EFFECT OF DIABETES AND ELEVATED GLUCOSE ON NITRIC OXIDE-MEDIATED NEUROTRANSMISSION IN RAT ANOCOCCYGEUS MUSCLE

1 Nitric oxide (NO)-mediated neurotransmission is impaired in anococcygeus muscle from 8-week streptozotocin-induced diabetic rats. This study investigated the effects of insulin treatment, and the duration of diabetes on this impairment. In addition, the effect of in vitro exposure to elevated glucose has been investigated on NO-mediated relaxations, in muscles from untreated rats. 2 Relaxant responses to field stimulation (0.5-5 Hz, 10s train), sodium nitroprusside (SNP; 5 and 10 nM) and NO (1 and 3 mu M) were significantly impaired in anococcygeus muscles from 8-week diabetic rats, compared to responses from control rats.

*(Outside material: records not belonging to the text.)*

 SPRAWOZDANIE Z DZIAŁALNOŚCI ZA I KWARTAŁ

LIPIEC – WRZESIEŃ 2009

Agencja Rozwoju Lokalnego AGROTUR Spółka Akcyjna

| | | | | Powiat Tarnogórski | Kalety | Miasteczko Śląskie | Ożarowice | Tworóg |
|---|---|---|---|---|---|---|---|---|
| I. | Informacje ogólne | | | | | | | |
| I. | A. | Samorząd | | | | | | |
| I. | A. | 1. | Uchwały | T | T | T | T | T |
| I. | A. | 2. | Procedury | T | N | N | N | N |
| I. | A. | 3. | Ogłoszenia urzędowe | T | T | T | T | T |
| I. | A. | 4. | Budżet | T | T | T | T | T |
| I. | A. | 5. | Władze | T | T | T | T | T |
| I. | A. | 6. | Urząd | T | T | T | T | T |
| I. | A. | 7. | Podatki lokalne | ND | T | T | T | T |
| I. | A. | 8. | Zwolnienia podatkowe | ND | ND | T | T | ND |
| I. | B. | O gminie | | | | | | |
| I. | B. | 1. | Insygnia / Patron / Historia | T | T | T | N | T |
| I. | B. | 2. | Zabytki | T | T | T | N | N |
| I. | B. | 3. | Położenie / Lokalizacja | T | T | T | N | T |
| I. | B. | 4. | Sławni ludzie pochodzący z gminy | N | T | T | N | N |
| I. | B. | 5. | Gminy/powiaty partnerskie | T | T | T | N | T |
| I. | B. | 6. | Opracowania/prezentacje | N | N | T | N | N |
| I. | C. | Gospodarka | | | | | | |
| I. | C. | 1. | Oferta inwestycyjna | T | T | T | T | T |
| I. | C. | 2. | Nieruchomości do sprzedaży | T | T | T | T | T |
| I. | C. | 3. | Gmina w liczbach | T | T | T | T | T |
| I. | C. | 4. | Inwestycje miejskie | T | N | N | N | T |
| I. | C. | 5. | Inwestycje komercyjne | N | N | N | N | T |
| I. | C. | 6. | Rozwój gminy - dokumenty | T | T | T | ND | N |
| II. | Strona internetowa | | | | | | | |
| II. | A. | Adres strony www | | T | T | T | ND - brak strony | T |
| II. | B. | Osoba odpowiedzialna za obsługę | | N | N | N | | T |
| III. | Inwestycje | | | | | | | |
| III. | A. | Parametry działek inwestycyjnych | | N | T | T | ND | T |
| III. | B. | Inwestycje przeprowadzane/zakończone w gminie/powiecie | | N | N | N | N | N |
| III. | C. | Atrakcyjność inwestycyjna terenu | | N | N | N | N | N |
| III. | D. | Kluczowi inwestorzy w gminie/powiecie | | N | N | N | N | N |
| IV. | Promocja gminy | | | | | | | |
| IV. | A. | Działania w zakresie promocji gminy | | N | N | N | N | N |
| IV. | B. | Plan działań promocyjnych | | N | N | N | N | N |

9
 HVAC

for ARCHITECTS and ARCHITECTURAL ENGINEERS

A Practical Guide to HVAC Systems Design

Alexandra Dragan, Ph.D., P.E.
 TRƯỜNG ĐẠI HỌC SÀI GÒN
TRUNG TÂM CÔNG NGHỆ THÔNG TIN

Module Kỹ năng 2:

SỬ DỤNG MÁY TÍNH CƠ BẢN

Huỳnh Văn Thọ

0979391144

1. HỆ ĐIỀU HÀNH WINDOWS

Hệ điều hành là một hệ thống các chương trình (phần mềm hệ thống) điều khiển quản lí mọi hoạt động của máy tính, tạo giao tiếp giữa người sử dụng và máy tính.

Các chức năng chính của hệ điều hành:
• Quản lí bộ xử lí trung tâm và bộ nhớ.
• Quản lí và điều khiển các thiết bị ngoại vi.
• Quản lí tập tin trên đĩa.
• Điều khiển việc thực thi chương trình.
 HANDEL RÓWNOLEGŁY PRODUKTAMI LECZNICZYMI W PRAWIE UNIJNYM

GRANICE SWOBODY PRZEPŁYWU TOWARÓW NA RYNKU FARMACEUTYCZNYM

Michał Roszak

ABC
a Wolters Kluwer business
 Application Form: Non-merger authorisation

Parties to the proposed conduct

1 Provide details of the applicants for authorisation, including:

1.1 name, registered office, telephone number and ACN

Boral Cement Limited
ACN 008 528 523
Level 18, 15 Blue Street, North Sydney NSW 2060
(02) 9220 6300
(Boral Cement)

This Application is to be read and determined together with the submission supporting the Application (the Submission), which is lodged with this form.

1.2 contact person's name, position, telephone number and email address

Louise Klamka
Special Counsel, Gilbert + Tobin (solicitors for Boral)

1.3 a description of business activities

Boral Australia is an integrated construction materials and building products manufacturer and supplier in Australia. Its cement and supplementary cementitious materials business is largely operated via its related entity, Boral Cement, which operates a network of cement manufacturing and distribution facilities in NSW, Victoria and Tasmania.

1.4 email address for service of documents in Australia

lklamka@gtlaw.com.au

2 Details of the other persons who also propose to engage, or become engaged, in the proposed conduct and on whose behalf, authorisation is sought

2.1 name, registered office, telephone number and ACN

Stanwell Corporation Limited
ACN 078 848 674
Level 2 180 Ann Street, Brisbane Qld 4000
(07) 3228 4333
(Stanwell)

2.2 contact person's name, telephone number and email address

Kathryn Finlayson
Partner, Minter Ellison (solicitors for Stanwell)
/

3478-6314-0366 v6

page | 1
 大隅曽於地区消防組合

Insulin treatment (5 u Lente day(-1), s.c.) of diabetic rats prevented the development of this impairment. 3 Consistent with findings in 8-week diabetic rats, relaxations induced by field stimulation, SNP and NO were attenuated in tissues from 2-week and 4-week diabetic rats compared to corresponding control responses, whereas relaxations to papaverine (3 and 10 mu M) were not reduced. In contrast, diabetes of 3-days duration did not affect relaxations to held stimulation, SNP or NO. 4 Incubation of anococcygeus muscles from untreated rats in medium containing elevated glucose (44.1 mM) for 6 h, significantly impaired relaxations to field stimulation compared to responses obtained after normal glucose (11.1 mM) incubation. Relaxations to SNP and to NO were not affected by 6 h exposure to elevated glucose. Similarly, incubation in hyperosmolar solutions containing mannose or sucrose for 6 h, impaired relaxations to field stimulation, but not to SNP or NO. 5 The results indicate that the diabetes-induced impairment of NO-mediated neurotransmission in the rat anococcygeus muscle develops between 3 days and 2 weeks after the induction of diabetes with streptozotocin. Prevention of the impairment by insulin treatment suggests that it is specific for the diabetic state. In addition, the impairment may be related to hyperglycaemia and the consequent rise in osmolarity, since in vitro exposure to high glucose as well as to other hyperosmolar media impaired NO-mediated relaxations to field stimulation.